■ Task to complete: Every line of the material must be set down again without alteration.

■ Data section:

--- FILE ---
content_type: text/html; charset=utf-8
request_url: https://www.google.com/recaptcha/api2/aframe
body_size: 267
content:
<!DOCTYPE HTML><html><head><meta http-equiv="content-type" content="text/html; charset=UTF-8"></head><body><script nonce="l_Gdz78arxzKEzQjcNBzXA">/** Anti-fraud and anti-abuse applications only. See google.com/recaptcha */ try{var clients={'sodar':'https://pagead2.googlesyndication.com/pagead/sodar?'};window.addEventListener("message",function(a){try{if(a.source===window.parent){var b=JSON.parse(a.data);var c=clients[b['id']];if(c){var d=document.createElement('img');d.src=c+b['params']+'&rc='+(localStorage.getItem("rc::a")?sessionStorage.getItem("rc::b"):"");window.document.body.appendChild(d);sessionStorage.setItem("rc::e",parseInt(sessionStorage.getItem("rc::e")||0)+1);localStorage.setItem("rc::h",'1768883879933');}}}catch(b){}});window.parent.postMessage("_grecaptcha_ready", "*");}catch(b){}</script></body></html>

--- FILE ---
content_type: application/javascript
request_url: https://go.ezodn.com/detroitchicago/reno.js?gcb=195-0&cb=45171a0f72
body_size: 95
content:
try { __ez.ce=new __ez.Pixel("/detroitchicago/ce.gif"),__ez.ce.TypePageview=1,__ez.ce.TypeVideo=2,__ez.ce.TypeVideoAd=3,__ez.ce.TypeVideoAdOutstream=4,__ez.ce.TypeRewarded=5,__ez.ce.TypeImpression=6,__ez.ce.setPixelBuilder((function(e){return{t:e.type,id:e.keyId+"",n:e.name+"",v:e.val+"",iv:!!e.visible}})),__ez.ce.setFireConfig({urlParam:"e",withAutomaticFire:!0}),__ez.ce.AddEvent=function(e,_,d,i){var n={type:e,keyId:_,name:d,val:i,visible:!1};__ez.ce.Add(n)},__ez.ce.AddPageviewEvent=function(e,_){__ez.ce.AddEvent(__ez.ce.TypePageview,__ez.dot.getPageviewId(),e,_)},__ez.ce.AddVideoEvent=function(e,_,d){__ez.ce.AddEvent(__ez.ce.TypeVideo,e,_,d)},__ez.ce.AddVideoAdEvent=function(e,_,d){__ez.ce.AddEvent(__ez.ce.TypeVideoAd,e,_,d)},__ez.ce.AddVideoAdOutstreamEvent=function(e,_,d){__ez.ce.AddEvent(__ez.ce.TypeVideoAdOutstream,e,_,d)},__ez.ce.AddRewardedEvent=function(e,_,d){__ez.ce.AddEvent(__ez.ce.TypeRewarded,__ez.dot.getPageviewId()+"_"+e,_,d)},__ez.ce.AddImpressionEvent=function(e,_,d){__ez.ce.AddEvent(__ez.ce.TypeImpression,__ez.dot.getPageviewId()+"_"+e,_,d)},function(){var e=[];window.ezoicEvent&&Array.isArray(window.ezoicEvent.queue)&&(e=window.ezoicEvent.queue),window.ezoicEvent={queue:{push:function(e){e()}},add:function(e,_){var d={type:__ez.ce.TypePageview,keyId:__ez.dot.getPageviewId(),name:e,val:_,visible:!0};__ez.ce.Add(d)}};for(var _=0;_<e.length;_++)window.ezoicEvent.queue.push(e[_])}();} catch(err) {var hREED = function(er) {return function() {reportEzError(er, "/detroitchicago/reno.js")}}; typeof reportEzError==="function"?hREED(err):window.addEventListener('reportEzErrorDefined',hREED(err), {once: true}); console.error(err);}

■ Response to the task:
--- FILE ---
content_type: text/html; charset=utf-8
request_url: https://www.google.com/recaptcha/api2/aframe
body_size: 267
content:
<!DOCTYPE HTML><html><head><meta http-equiv="content-type" content="text/html; charset=UTF-8"></head><body><script nonce="l_Gdz78arxzKEzQjcNBzXA">/** Anti-fraud and anti-abuse applications only. See google.com/recaptcha */ try{var clients={'sodar':'https://pagead2.googlesyndication.com/pagead/sodar?'};window.addEventListener("message",function(a){try{if(a.source===window.parent){var b=JSON.parse(a.data);var c=clients[b['id']];if(c){var d=document.createElement('img');d.src=c+b['params']+'&rc='+(localStorage.getItem("rc::a")?sessionStorage.getItem("rc::b"):"");window.document.body.appendChild(d);sessionStorage.setItem("rc::e",parseInt(sessionStorage.getItem("rc::e")||0)+1);localStorage.setItem("rc::h",'1768883879933');}}}catch(b){}});window.parent.postMessage("_grecaptcha_ready", "*");}catch(b){}</script></body></html>

--- FILE ---
content_type: application/javascript
request_url: https://go.ezodn.com/detroitchicago/reno.js?gcb=195-0&cb=45171a0f72
body_size: 95
content:
try { __ez.ce=new __ez.Pixel("/detroitchicago/ce.gif"),__ez.ce.TypePageview=1,__ez.ce.TypeVideo=2,__ez.ce.TypeVideoAd=3,__ez.ce.TypeVideoAdOutstream=4,__ez.ce.TypeRewarded=5,__ez.ce.TypeImpression=6,__ez.ce.setPixelBuilder((function(e){return{t:e.type,id:e.keyId+"",n:e.name+"",v:e.val+"",iv:!!e.visible}})),__ez.ce.setFireConfig({urlParam:"e",withAutomaticFire:!0}),__ez.ce.AddEvent=function(e,_,d,i){var n={type:e,keyId:_,name:d,val:i,visible:!1};__ez.ce.Add(n)},__ez.ce.AddPageviewEvent=function(e,_){__ez.ce.AddEvent(__ez.ce.TypePageview,__ez.dot.getPageviewId(),e,_)},__ez.ce.AddVideoEvent=function(e,_,d){__ez.ce.AddEvent(__ez.ce.TypeVideo,e,_,d)},__ez.ce.AddVideoAdEvent=function(e,_,d){__ez.ce.AddEvent(__ez.ce.TypeVideoAd,e,_,d)},__ez.ce.AddVideoAdOutstreamEvent=function(e,_,d){__ez.ce.AddEvent(__ez.ce.TypeVideoAdOutstream,e,_,d)},__ez.ce.AddRewardedEvent=function(e,_,d){__ez.ce.AddEvent(__ez.ce.TypeRewarded,__ez.dot.getPageviewId()+"_"+e,_,d)},__ez.ce.AddImpressionEvent=function(e,_,d){__ez.ce.AddEvent(__ez.ce.TypeImpression,__ez.dot.getPageviewId()+"_"+e,_,d)},function(){var e=[];window.ezoicEvent&&Array.isArray(window.ezoicEvent.queue)&&(e=window.ezoicEvent.queue),window.ezoicEvent={queue:{push:function(e){e()}},add:function(e,_){var d={type:__ez.ce.TypePageview,keyId:__ez.dot.getPageviewId(),name:e,val:_,visible:!0};__ez.ce.Add(d)}};for(var _=0;_<e.length;_++)window.ezoicEvent.queue.push(e[_])}();} catch(err) {var hREED = function(er) {return function() {reportEzError(er, "/detroitchicago/reno.js")}}; typeof reportEzError==="function"?hREED(err):window.addEventListener('reportEzErrorDefined',hREED(err), {once: true}); console.error(err);}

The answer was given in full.